The Supervisory (.sup) File

This document describes supervisory file format and features.

Overview of Top-Level Supervisory Structure

Supervisory files are easiest to understand as nested structures. The outermost part gives information that will characterize the entire simulation--the rate and population files used and the parameter settings--and the control commands. It's probably a good idea to set all parameters in the top level file and provide source information (as comments) for all lower-level files (which typically contain rate sets), just to make sure that the simulation can be reproduced.

Any number of simulation segments can be nested within this outermost structure. A "simulation segment" refers to a period of simulated time under which a specific rate regime holds sway (hence the close association between segments and distinct rate files). For example, one might wish to model a population that experienced 100 years under a high fertility/high mortality regime and then underwent a demographic transition to low fertility/low mortality rates. Such a simulation would require two simulation segments. Modeling the kinship struture of a country with a census (and a new rate set) every 10 years could be done with as many 10-year segments, each with a distinct set of rates, as necessary.

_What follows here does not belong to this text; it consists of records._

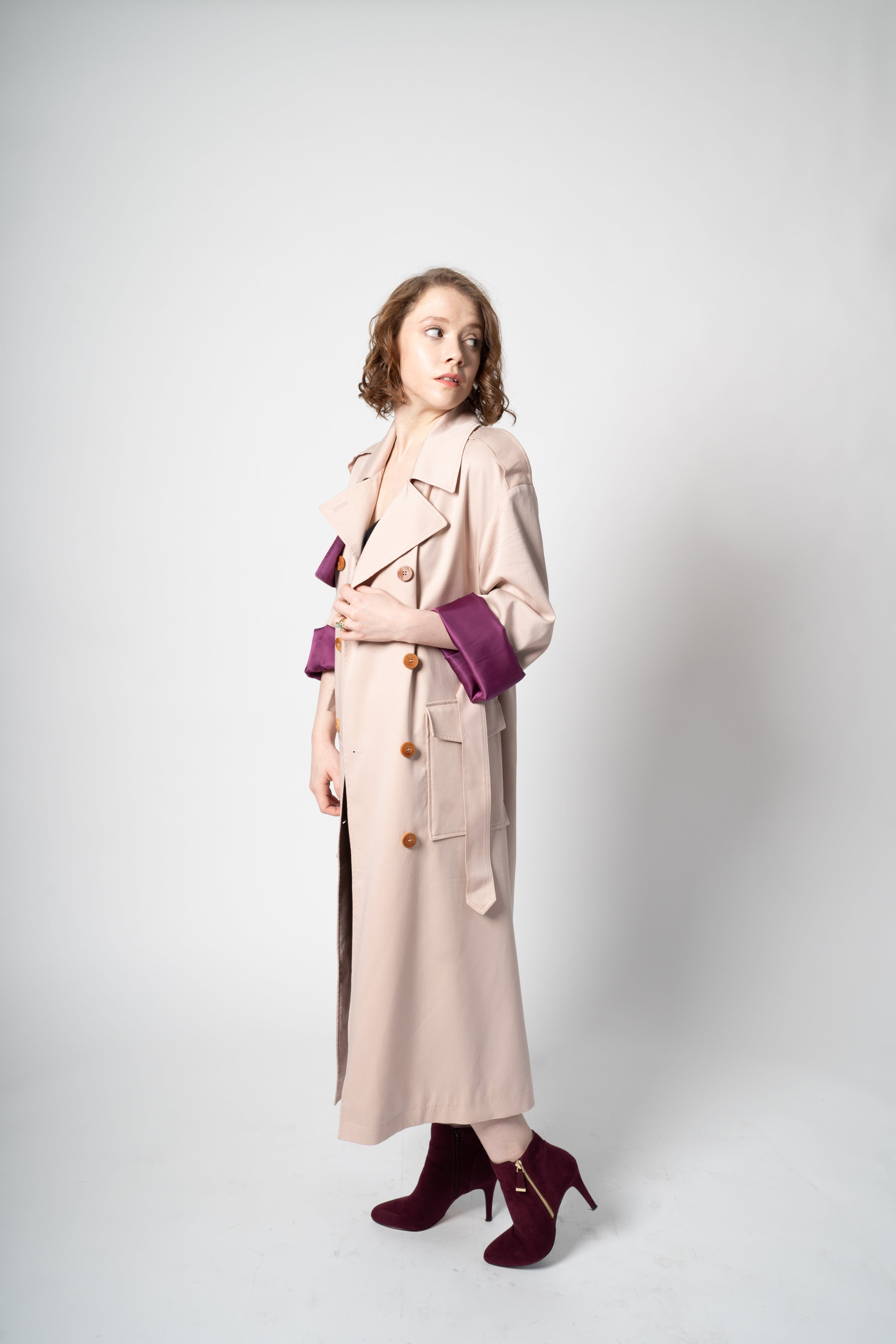 The Slouchy Trench - Petal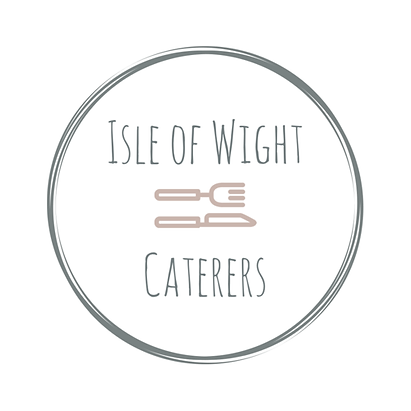 Isle of Wight Caterers logo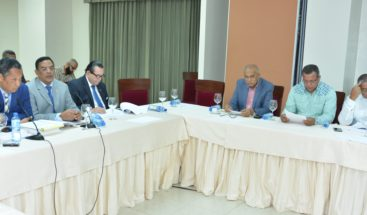 Comisión Bicameral inicia lectura del proyecto Ley de Presupuesto 2019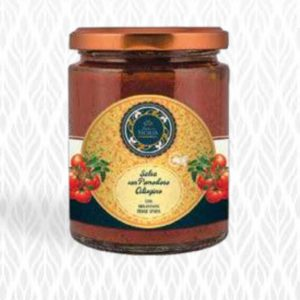 Salsa di Pomodorini Ciliegino, Melanzane e Pesce Spada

In addition to changing the demographic rates, each segment may also be governed by a distinct set of options and variables which govern the behavior of the simulated population during that period. For example the average inter-birth interval, the ratio of male/female births, or the level of heterogeneity of fertility may change from simulation segment to segment. These should be set in the highest level file, as this localizes required changes and makes it easier to keep consistent.

In the example .sup file below, much use is made of the

include filename 
commands. These have the effect of splicing the named file into the input stream at that point. This is most useful for rate files, which tend to be quite long, full of numbers, relatively static once they are created. (The top level supervisory file could simply have contained all included files directly but that would have made it somewhat harder to use--it also would be much longer and much more difficult to understand.)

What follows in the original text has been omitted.